News
Gibbes Museum of Art Announces Winner of 1858 Prize for Contemporary Southern Art
Press Release
The Gibbes Museum of Art is proud to announce Donté K. Hayes as the 2019 winner of the 1858 Prize for Contemporary Southern Art. Hayes, a Georgia-based ceramicist, explores themes in Afrofuturism, a projected vision of an imagined future which critiques the historical and cultural events of the African Diaspora and the distinct black experience of the Middle Passage. Hayes will be awarded a $10,000 cash prize and will be celebrated at the Amy P. Coy Forum and Prize Party hosted by Society 1858 at the Gibbes on February 6 & 7, 2020.
“We’re thrilled to announce Donté as our winner,” says Angela Mack, executive director of the Gibbes Museum of Art. “His works demonstrate a powerful vision, as he is at the forefront of southern contemporary art.

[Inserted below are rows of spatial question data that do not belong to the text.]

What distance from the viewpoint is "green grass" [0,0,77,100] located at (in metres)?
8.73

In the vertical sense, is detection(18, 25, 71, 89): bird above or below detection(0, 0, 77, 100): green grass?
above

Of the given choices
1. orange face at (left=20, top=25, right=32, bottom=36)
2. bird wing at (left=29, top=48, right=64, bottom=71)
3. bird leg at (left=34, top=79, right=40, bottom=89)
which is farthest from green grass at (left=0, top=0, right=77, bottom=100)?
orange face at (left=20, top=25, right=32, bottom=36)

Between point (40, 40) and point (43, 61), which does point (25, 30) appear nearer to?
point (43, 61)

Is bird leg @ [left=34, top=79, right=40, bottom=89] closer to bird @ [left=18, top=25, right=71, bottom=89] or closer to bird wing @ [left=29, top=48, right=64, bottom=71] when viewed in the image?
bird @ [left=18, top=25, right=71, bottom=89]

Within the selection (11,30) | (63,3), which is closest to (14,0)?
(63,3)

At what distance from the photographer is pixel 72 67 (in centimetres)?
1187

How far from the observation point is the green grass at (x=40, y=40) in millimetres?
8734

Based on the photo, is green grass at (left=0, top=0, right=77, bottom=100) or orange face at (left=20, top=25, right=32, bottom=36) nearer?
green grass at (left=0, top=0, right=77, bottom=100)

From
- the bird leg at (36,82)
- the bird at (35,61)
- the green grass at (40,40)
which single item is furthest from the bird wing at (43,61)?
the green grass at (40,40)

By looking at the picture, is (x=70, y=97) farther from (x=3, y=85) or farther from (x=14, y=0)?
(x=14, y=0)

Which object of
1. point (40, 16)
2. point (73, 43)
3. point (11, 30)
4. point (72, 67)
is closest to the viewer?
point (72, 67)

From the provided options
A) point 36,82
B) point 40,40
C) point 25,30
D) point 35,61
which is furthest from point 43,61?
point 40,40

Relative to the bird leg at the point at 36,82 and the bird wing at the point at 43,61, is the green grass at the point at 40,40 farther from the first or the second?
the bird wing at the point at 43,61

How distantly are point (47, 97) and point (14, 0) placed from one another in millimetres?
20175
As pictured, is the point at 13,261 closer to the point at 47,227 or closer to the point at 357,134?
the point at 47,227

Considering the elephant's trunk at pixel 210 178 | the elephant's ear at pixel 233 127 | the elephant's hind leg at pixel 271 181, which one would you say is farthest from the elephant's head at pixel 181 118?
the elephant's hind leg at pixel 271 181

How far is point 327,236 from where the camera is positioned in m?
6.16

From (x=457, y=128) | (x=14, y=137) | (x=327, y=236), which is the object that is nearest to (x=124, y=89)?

We were extremely impressed with all of our finalists this year and want to thank everyone who submitted to Society 1858.”
Hayes works in clay as a historical and creative base material to inform memories of the past. Ceramics becomes a bridge to conceptually integrate disparate objects and or images for the purpose of creating new understandings and connections with the material, history, and social-political issues. These ceramic objects are vessels, each making symbolic allusions to the black body.
“Thank you to the Gibbes Museum and to Society 1858 for awarding me this year’s 1858 Prize for Contemporary Southern Art,” says Donté Hayes, the 2019 award recipient. “This is a tremendous honor and I wish to congratulate my fellow finalists. As an artist working in the Southern United States this award is so important to recognize all the powerful artwork and creative souls working and born in the Southern region. Winning this award will help to continue to push my art practice financially and creatively after graduate school, along with the opportunity to reach more audiences with my artwork through receiving this prestigious prize. Thank you again and I am blessed and humbled by winning this award.”
Hayes has exhibited extensively across the southern United States as well as internationally in London, England. He is the recent recipient of two full tuition residencies at the Watershed Center for the Ceramic Arts in Newcastle, Maine and Haystack Mountain School of Crafts in Deer Isle, Maine. His artwork is in the permanent collection of the Zuckerman Museum of Art at Kennesaw State University and Spruill Arts Center in Atlanta, Georgia. Hayes is a 2020 Master of Fine Arts degree candidate at The University of Iowa.
Each year, the 1858 Prize is presented by Society 1858, a member auxiliary group of the Gibbes Museum of Art comprised of young professionals. The $10,000 cash prize is awarded to one artist whose work demonstrates the highest level of artistic achievement in any media, while contributing to a new understanding of art in the South. This year, the panelists were forced to choose six finalists due to the outstanding caliber of candidates received. Along with Hayes, this year’s short list of finalists included Damian Stamer, Herb Parker, Martha Clippinger, Michi Meko and Stephanie Patton.